Un termo, uno grande. Similar a los que todo el mundo había empezado a usar, con horarios para beberlo durante todo el día. Dos litros. Estaba lleno. Era de color pastel, un degradado rosa a azul y un estampado curioso: ratones blancos caricaturizados. Algunos usaban un traje de marinero. Damián volteó a los lados: no había nadie. Lo levantó cautelosamente. No sólo era enorme, era costoso. Realmente era térmico.
Debajo había una nota impresa:
"Bebe agua todos los días. No importa si quieres seguir las horas marcadas, o si quieres tomarte todo de una vez. Bébela. Sabré si no lo haces."
Volvió a girar a todos lados, esperando darse cuenta de alguna cámara secreta. ¿Conrad venía temprano a la escuela? ¿Cuándo puso eso ahí? No podía asegurar que él lo había hecho, porque la nota estaba impresa en computadora y no estaba firmada, pero podía jurar que sí.
Abrió el termo y lo olió. «No puede ser. No. No. No.» entró en pánico. Olía a clorofila.
Al final del día estaba asqueado, en la parada de autobús. La tarea hecha y el termo vacío. Cualquier sabor a menta o hierbabuena era apenas tolerable en pequeñas dosis, pero no podía entender cómo la gente consumía bebidas, chicles y dulces con ese sabor. Para él, todos sabían a medicina y le daban un sabor traumáticamente nostálgico. ¿Conrad sabría que lo odiaba? Lo dudaba. Dudaba que se lo hubiera dicho o comentado a alguien, ¿a quién? En realidad habría sido un detalle amable, porque sabía que tenía usos benéficos para el cuerpo, además de una frescura revitalizante, pero el sabor era terrible. Estaba ansioso por verlo, desde el principio quería preguntar si podía beber sólo agua, o si tenía que imitar esa receta.

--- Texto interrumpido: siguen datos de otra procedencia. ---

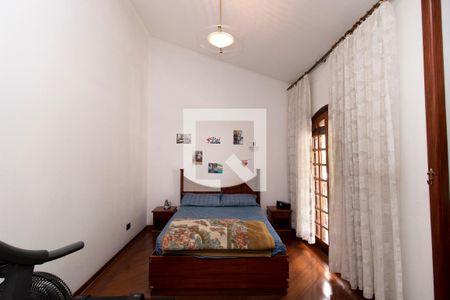 Casa à venda com 387m², 4 quartos e 4 vagasQuarto 4 - Suíte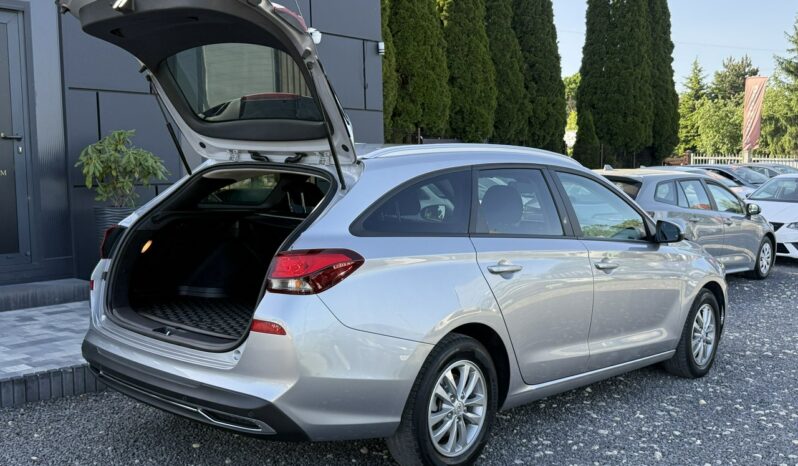 HYUNDAI I30  | przedni | Manualna | 120 KM | Srebrny full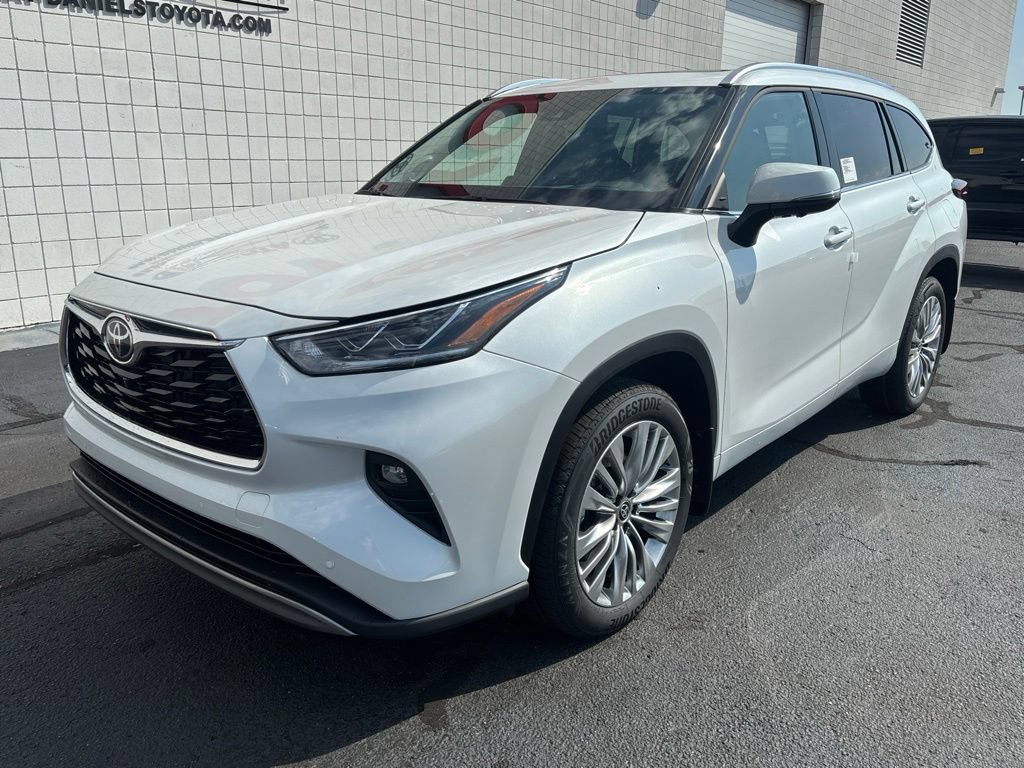 New 2026 Toyota Highlander Platinum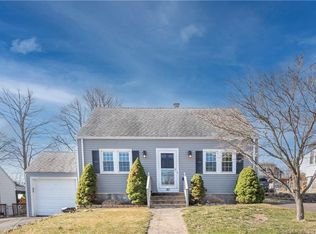 20 Woodmont Rd, West Haven, CT 06516
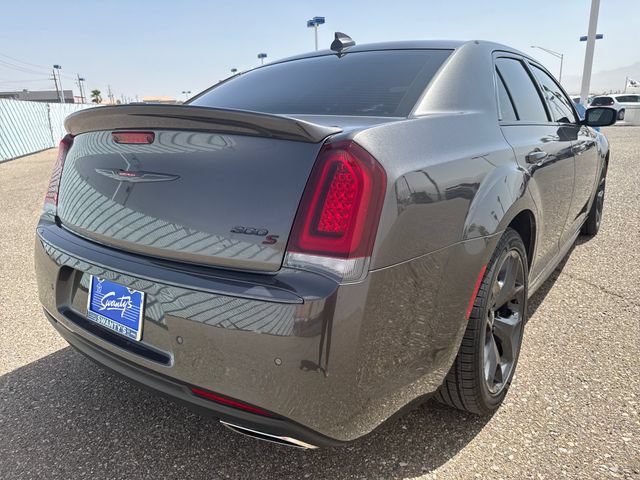Used 2021 Chrysler 300 S w/ S Model Appearance Package RWD image 5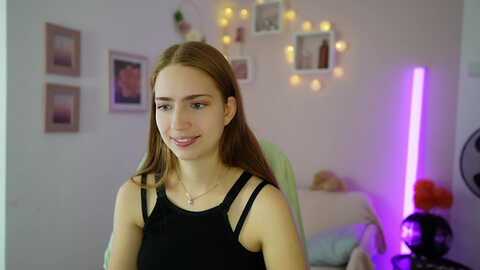 naomi_woods18 @ myfreecams on 20231112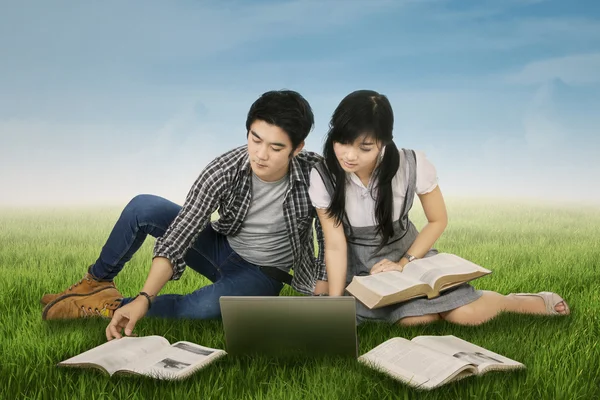 Estudiante enfocado estudiando al aire libre —  Fotos de Stock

Damián esperó una hora. Conrad no llegó. Sabía que no debía buscarlo, pero se impacientaba. ¿Se suponía que aparecería? ¿Cuándo?
Unas luces se acercaron, pero no eran las de su camión. Pudo distinguir el auto de Conrad, finalmente, pero pasó de largo.
Había una chica diferente al día anterior con él, de copiloto. Estaba recargada en él incómoda y melosamente en su hombro y Conrad sonreía, aunque para Damián aquella sonrisa se veía más por compromiso y falsa. No era como las que le había dado a él.
Sólo fue una vista. El auto se perdió en la carretera. Damián no creía que volviera.
Se tocó los labios y recordó aplicarse el bálsamo.
Estaba jodido. Para evitar problemas, tuvo que comprar con el poco dinero que le quedaba una botella de clorofila, y maniobrar las dosis para tomarla por quien sabe cuánto tiempo. Para su suerte, iba más diluida para rendir.
Tardó más en relajarse y acostumbrarse a esa rutina. Lo más fácil fue el bálsamo, pero para asegurarse, había puesto una alarma en vibrador para recordarse cada dos horas; lo más difícil, tomarse la clorofila; lo imposible, dejar de tener miedo al caminar en los pasillos. Tal vez nunca volvería a caminar con confianza en un lugar público jamás. Excepto cuando tal vez miraba a Conrad en él, no buscándolo, sino como accidente como a veces ocurría, entonces podía sentirse irónicamente seguro. Él había cumplido su palabra y nadie le había vuelto a tocar un pelo. Nadie había roto sus cosas ni había escuchado cuchicheos a su espalda. El doctor Hazel, preocupado, lo encontró una vez en educación física para preguntarle porqué no había vuelto y se sorprendió de verlo en la clase. Torpe, pero haciendo lo que le correspondía. En una semana su cara dejaba de estar hinchada y en diez días sus labios ya no estaban rotos. A los catorce, los moretones eran una tinta verdosa amarillenta en su piel. Por fin estaban desapareciendo.
Ningún sólo día dejó de aplicar el bálsamo, que estaba ya muy gastado y en realidad, en su final. Tampoco faltó a beber la desagradable clorofila. Pero sobre todo, durante catorce días, Conrad nunca apareció en la parada de autobús, pero aún nadie se había metido con él. Durante catorce días lo esperó y catorce días veía su auto desaparecer con él y otras muchachas (y muchachos).